Plaignant
M. Christian-Dominique Éthier et Les Fruiterie Ethier
Mis en cause
Mme Cécile Gladel, journaliste; Mme Stephanie Lalut, cofondatrice et journaliste et le site Internet RueMasson.com
Faits
M. Christian-Dominique Éthier, des Fruiteries Masson, dépose une plainte, le 2 mai 2012, contre Mme Cécile Gladel, journaliste à RueMasson.com, relativement à un article publié le 26 avril 2012 et intitulé « Ouverture d’une fruiterie extérieure estivale sur Masson ». M. Éthier accuse la journaliste de fausse représentation et d’abus de confiance et y dénonce le contenu méprisant des écrits, une atteinte à sa vie privée, une photo inappropriée et le refus de retrait de l’article du site Internet.
Analyse
Grief 1 : fausse représentation et abus de confiance
Le plaignant affirme que la journaliste, Mme Gladel, s’est présentée à deux reprises à son commerce pour l’inciter à acheter de la publicité sur le site du journal de même que d’y acheter une page Web pour présenter son commerce. M. Ethier dit avoir refusé dans les deux cas, mais a continué à parler avec la journaliste. M. Ethier déplore que la mise en cause se soit alors empressée de publier un article « revanchard », tout ça par vengeance à la suite de son refus d’acheter de la publicité.
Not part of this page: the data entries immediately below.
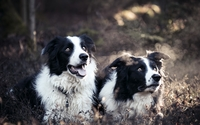 Border Collies wallpaper 2560x1600 jpg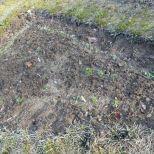 "Feldsalat im Beet ""Bärli"" nach dem Frost am 13.11.2016"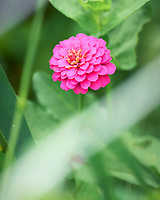 Pink Zinnia. Image taken with a Leica SL2 camera and 90-280 mm lens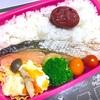 ヨメさん弁当〜塩鮭・肉豆腐〜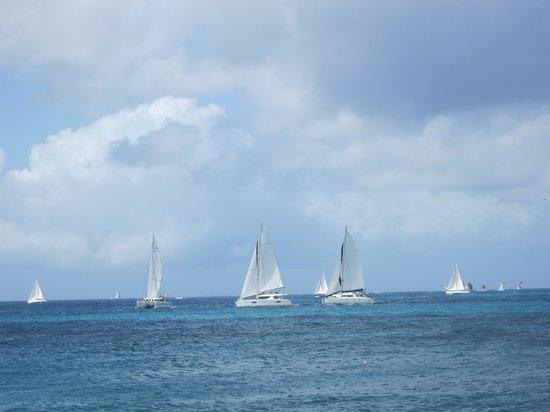 Simpson Bay Resort & Marina: Start of the Heineken Regatta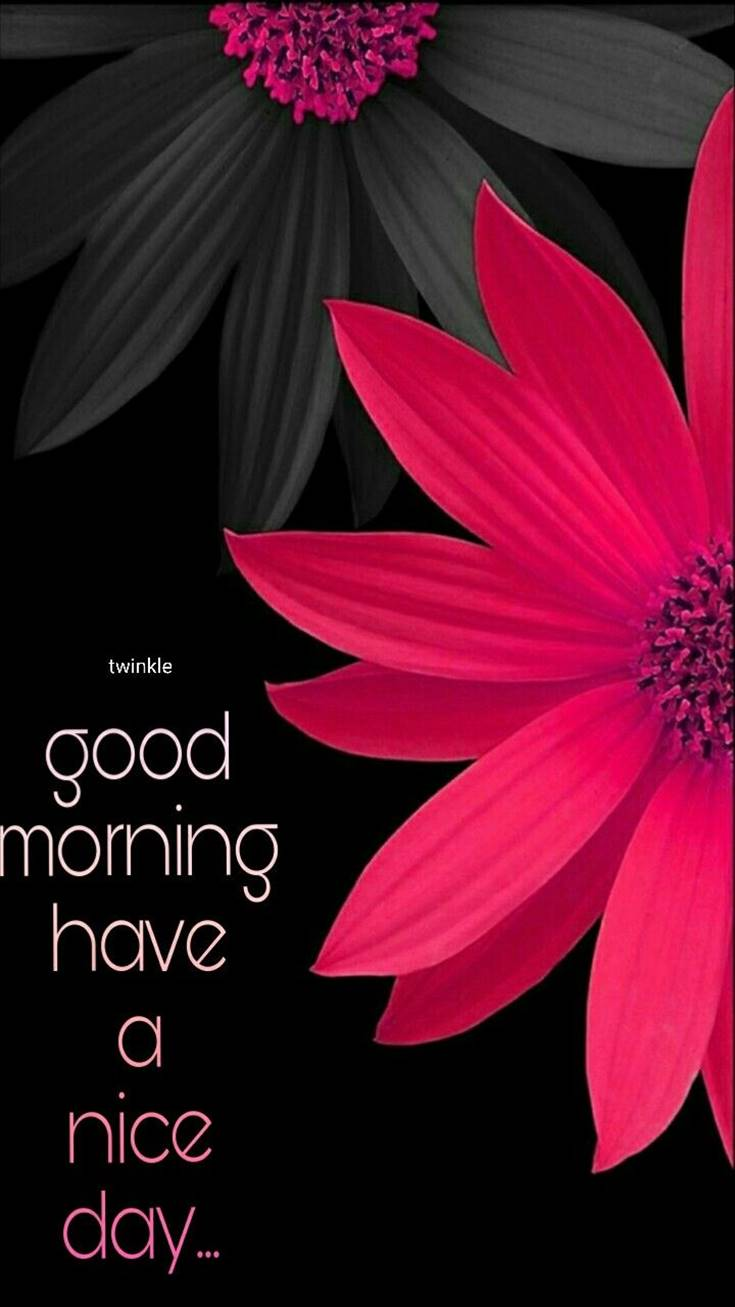 Good Morning Flowers images and Nice day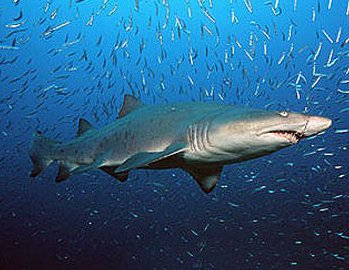 Sand sharks knowledge base lookseek facts about sand sharks scientific name for sand sharkis carcharias taurus sand sharks belong to the family of odontaspididae the sand sharks are found publicscrutiny Image collections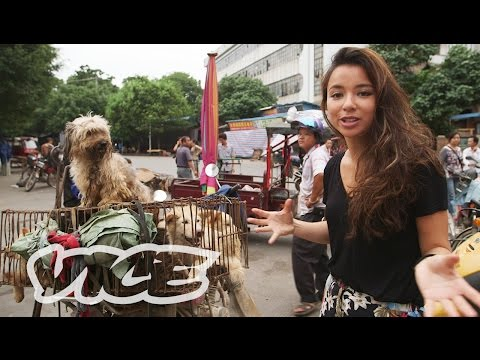 Dining On Dogs In Yulin: Vice Reports (full Length) video
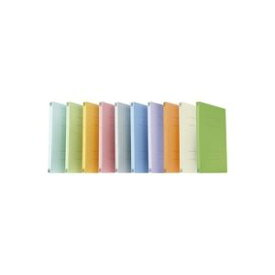 (業務用2セット) プラス フラットファイル/紙バインダー 【A4/2穴 30冊】 021N オレンジ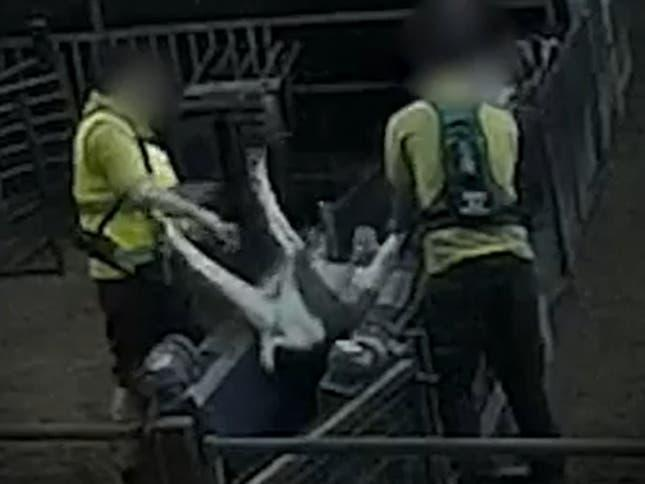 Goats abused at Far Marsh Farm in East Yorkshire: Surge / Screengrab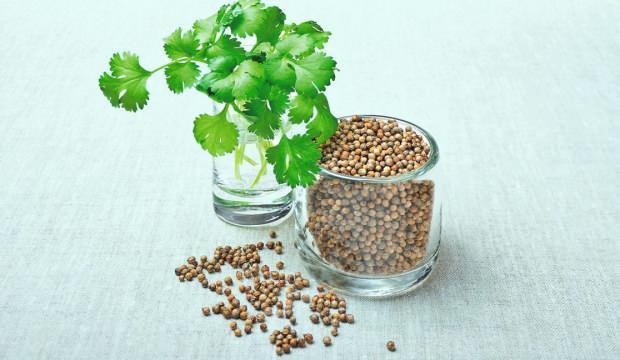 Kişniş tohumunun faydaları nelerdir? Kişniş tohumu çayı nasıl hazırlanır?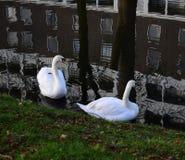 Duas cisnes mim fotografia de stock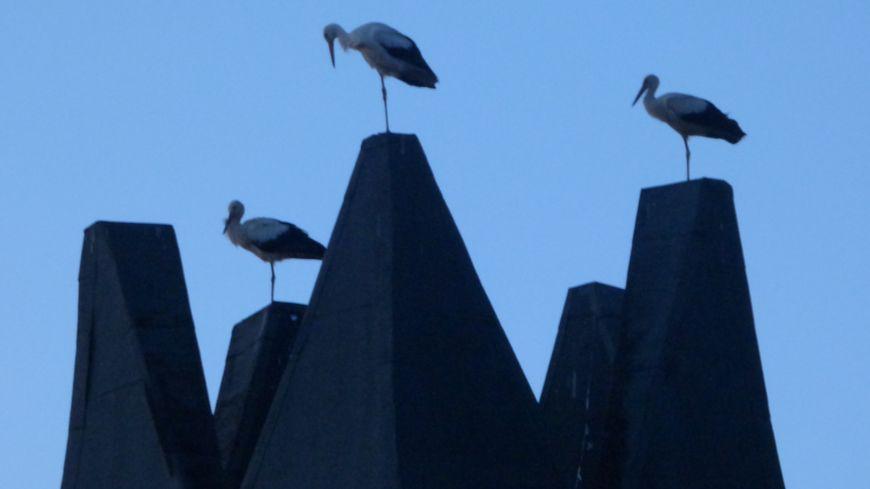Trois cigognes perchées sur le toit de l'espace André Lejeune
Mme Stephanie Lalut, cofondatrice de RueMasson.com nie formellement que Mme Gladel ait tenté de vendre de la publicité au propriétaire des Fruiteries Éthier. Mme Lalut insiste pour dire que la mise en cause s’est présentée en se nommant et en donnant son titre de journaliste à M. Éthier. « Jamais le sujet de la publicité n’a été abordé dans cette conversation ni avec aucune autre personne présente sur les lieux. » Elle explique que le journal travaille avec un représentant de la publicité, indépendant de la rédaction et que ce dernier n’a pas contacté M. Ethier. Mme Lalut nie aussi que Mme Gladel se soit présentée à la fruiterie dans les semaines précédentes. Elle ajoute de plus que Mme Gladel n’aurait pas pu offrir au plaignant de payer pour avoir une page Web sur le site du journal puisque ce service n’existe pas à RueMasson.com.
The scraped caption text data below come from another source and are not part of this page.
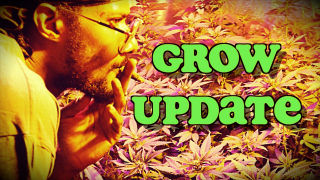 Pink Kush & Blue Cheese Grow Update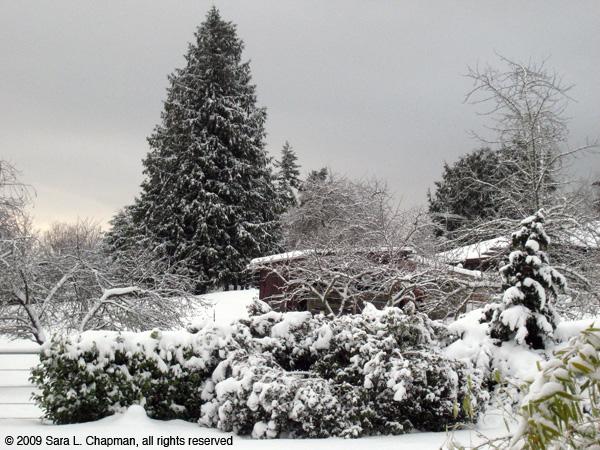 snowscene3953.jpg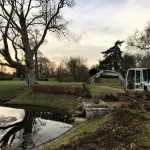 Removing beech hedge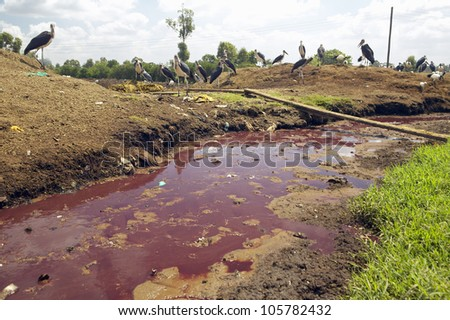 JANUARY 2005 - River of blood flows from Nyongara slaughterhouse in Nairobi, Kenya, Africa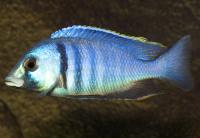 سیچلاید جانی (Haplochromis Jahni)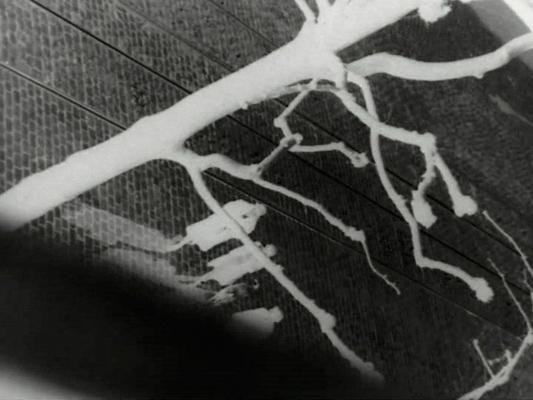 Jeux arborescents - Emile Malespine - 1931- Collections La Cinémathèque française
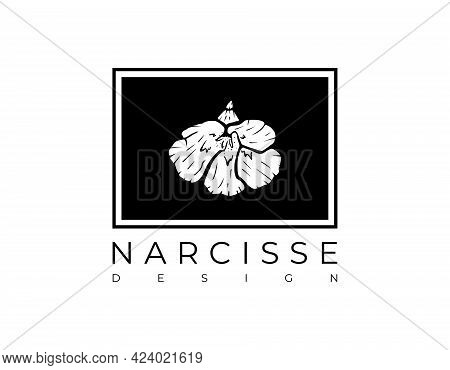 Frame With A Print Of A Daffodil Or Narcissus Flower. Vector Illustration.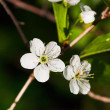 White flowers of blossoming tree — Stock Photo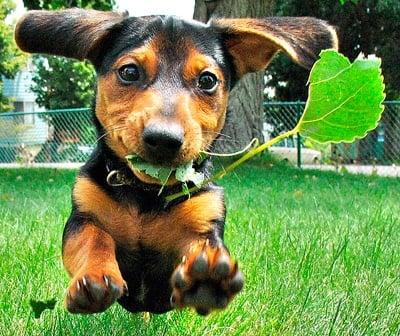 perro con hierba en la boca
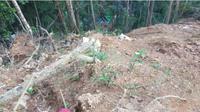 Bupati Bolaang Mongondow menanggapi runtuhnya tambang emas ilegal. (Liputan6.com/Yoseph Ikanubun)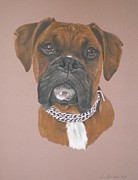 Boxer Pastels Metal Prints - Honey Metal Print by Joanne Simpson
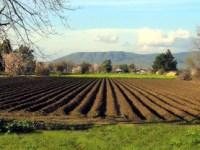 Sibienii câştigă pariul cu agricultura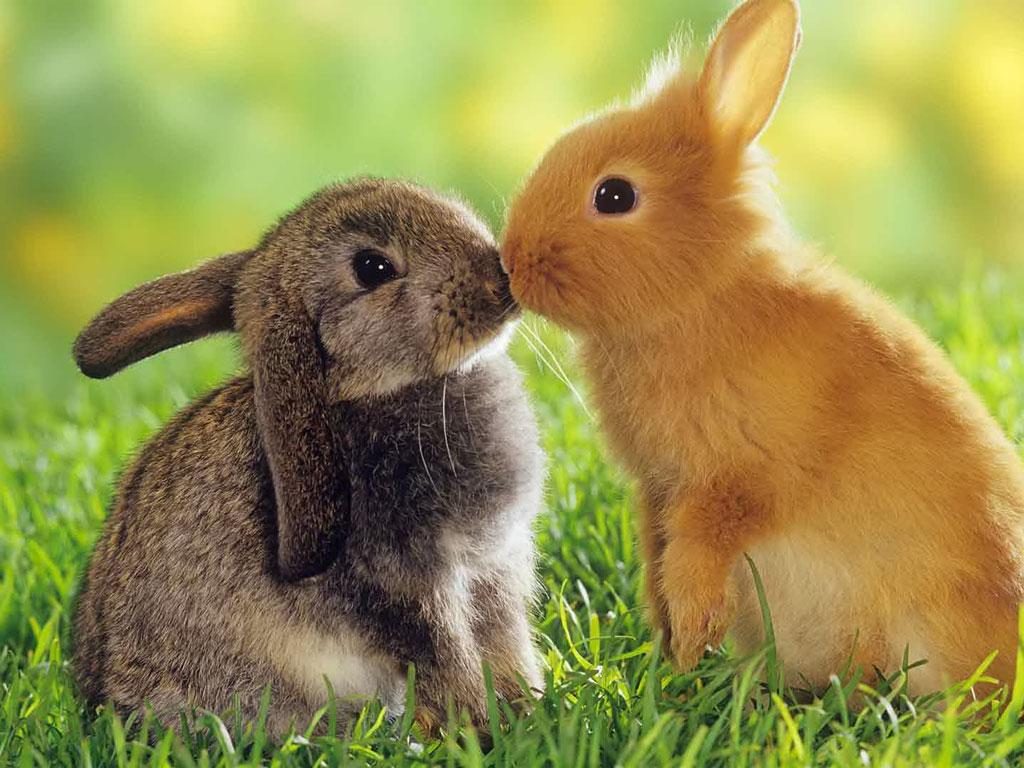 20457 Болезни кроликов, лечение и профилактика. Инфекционные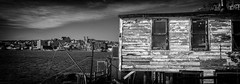 Battery Panoramic 3 (Zach Bonnell) Tags: stjohns newfoundlandandlabrador canada canoneos60d yongnuo35mmf2 panoramic blackandwhite explored explore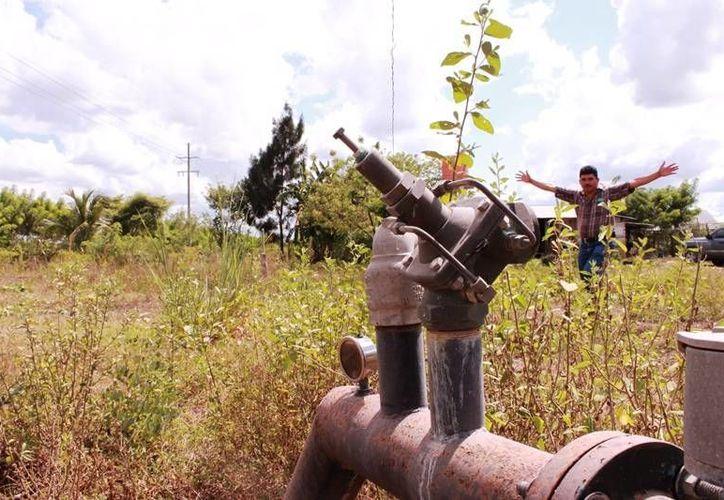 El saqueo por parte de los ladrones merma la productividad del sector. (Edgardo Rodríguez/SIPSE)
Devant les versions contradictoires des deux parties et comme aucune preuve ne vient corroborer la version du plaignant, le Conseil a tranché vers l’explication la plus vraisemblable, soit celle de Mme Gladel et de RueMasson.com. Le fait que le plaignant dit avoir été sollicité pour acheter une page Web sur le site du journal alors que ce service n’existe pas et qu’aucun représentant publicitaire, responsable de vendre la publicité du journal, n’ait contacté M. Éthier fait pencher le Conseil en faveur de la version de la mise en cause. Ainsi, le Conseil est d’avis que Mme Gladel a respecté les normes d’éthique journalistique en se présentant comme journaliste et en ne laissant planer aucun doute sur ses intentions de recueillir les commentaires du plaignant. Le grief pour fausse représentation et abus de confiance est rejeté.
Grief 2 : propos méprisants et insultants
Le plaignant dénonce le contenu de l’article de Mme Gladel ainsi que les commentaires des lecteurs, comme étant « revanchards » et « négatifs ».
Mme Lalut de RueMasson.com se dit étonnée des commentaires du plaignant au sujet de l’article. Elle indique que les informations sont factuelles, que le titre respecte le sens, l’esprit et le contenu des textes et ne sert pas de véhicule aux préjugés ou aux partis pris. De plus, les commentaires des lecteurs sont, pour la vaste majorité, favorables à l’ouverture de la fruiterie extérieure. Dans un article précédent, portant sur l’ouverture de la Fruiterie Éthier (commerce intérieur), daté du 8 juin 2011 et signé par Mme Lalut, certains commentaires, plus négatifs, ont quand même fait l’objet d’une sélection afin qu’ils ne soient pas « outranciers, insultants ou discriminatoires ». Mme Lalut dit respecter ainsi les normes et pratiques journalistiques.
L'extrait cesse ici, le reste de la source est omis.